Andrew Dominik is fast becoming one of the more threatening feature directors in film as far as people like Martin Scorsese and Quentin Tarantino should be concerned. Having only released three feature films in his relatively young career, two of them by all accounts may end up being considered masterpieces. The Assassination of Jesse James by the Coward Robert Ford certainly is. A bona fide work of epic grandness that creates the utmost suspense in perhaps the film’s most quiet moments. So too does Dominik’s latest release, Killing Them Softly, which pits a slew of variably broken, small time crims against the backdrop of the 2007 global recession and the Presidential election that followed.

What’s immediately interesting about Killing Them Softly is the lack of detail surrounding the characters, the location, and the overall plot. Whereas George V. Higgins’ 1974 novel was based in New Orleans, Dominik’s film could just as easily be set in Massachusetts, or New York, or Providence. The actual location is never revealed, nor is it relevant considering the overarching themes regarding the idea of America as ‘one nation’ and always being the ‘United States of America’ (as so elegantly put by Barack Obama in his acceptance speech on election night which features in the film). Scoot McNairy’s Frankie may sound like he’s from the northeast, but Ben Mendelsohn’s Russell is contrarily Australian.

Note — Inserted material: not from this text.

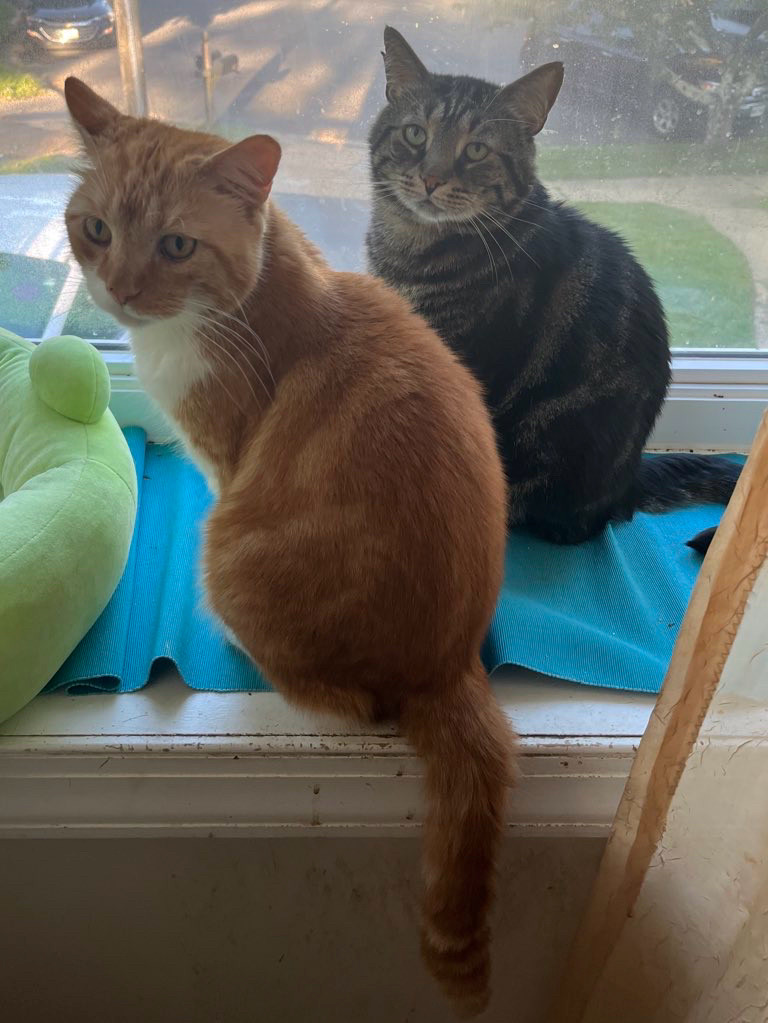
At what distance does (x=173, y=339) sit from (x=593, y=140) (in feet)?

And judging by the amount of conversations about openness to relocation, just because characters sound like they are from a certain part of the country doesn’t necessarily mean that you are watching a film based in that part of the country.

Apart from McNairy and Ray Liotta’s characters, the accents are largely non-regional, James Gandolfini aside who in fact commutes into the unknown city to perform a job at Jackie Cogan’s (Brad Pitt’s) request. There is not one visual landmark to suggest that you are watching something taking place anywhere other than a collective, suffering America, and this device works well to suggest that you don’t have to come out of New York or Boston to feel like illegal activity in a country with no jobs is your only way to make any significant amount of money. As for the actual plot itself, it’s nothing you haven’t seen in a million mob movies, but that’s okay in a film that’s more about message and situation than actual story. And what it may lack in plot, it more than makes up for in sharp, delicious dialogue that is all impeccably performed.

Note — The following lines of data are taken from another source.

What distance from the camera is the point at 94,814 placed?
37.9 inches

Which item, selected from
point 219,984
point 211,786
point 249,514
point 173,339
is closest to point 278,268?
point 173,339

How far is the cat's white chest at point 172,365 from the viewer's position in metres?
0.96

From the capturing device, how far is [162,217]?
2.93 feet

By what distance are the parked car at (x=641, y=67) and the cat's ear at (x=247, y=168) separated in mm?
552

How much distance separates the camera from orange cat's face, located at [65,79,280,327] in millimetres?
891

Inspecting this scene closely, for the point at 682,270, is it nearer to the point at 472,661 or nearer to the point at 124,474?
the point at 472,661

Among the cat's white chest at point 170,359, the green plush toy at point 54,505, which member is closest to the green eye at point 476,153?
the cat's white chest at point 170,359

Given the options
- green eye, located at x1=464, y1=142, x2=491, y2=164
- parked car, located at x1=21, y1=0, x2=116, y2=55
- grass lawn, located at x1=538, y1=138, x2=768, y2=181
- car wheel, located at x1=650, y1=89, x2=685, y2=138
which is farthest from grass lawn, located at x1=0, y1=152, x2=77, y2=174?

Small-time mobster Squirrel hires Frank and Russell to knock over a card game hosted by Ray Liotta’s Marky. Why are they so sure they’ll get away with it? Because Marky himself knocked over his only other previous game. Will everyone assume Marky was clever enough to assume no one would suspect him of being dumb enough to do it twice? Well, sort of. Once hot-shot hitman Jackie Cogan and his ambiguous associate (Richard Jenkins) become involved, through a series of conversations regarding Marky, Frank and Russell, the story edges into almost Burn After Reading territory; a lot of inexperienced criminals who think they have it all worked out.

Holding nothing back as far as being violent goes, Killing Them Softly contains some of the most brutal scenes in recent memory, with Ray Liotta in particular taking the beating of his life, but providing a career-best performance (outside of Goodfellas) to accentuate the process; a heart-stopping sequence of borderline sadism under the delicate direction of Dominik. Similarly, an execution later in the film is so visually perfect that it may single handedly have awards bodies shelling out awards for cinematography to Greig Fraser later this year (if not for this, then very possibly for Kathryn Bigelow’s upcoming Zero Dark Thirty).

A collection of outstanding performances including a impressively sinister but charming turn from Pitt (who is fast becoming the DeNiro/DiCaprio to Dominik’s Scorsese) and potential supporting actor considerations in McNairy and Gandolfini, Killing Them Softly is an instant crime classic. Outside of Scorsese, no one has yet made a meaningful, elemental film about organised crime. Until now. Dominik could dominate the next 20 years of crime drama if he wanted to (a la Scorz), but based on his last two outings, no doubt his next feature will be a Victorian costume drama…with Brad Pitt.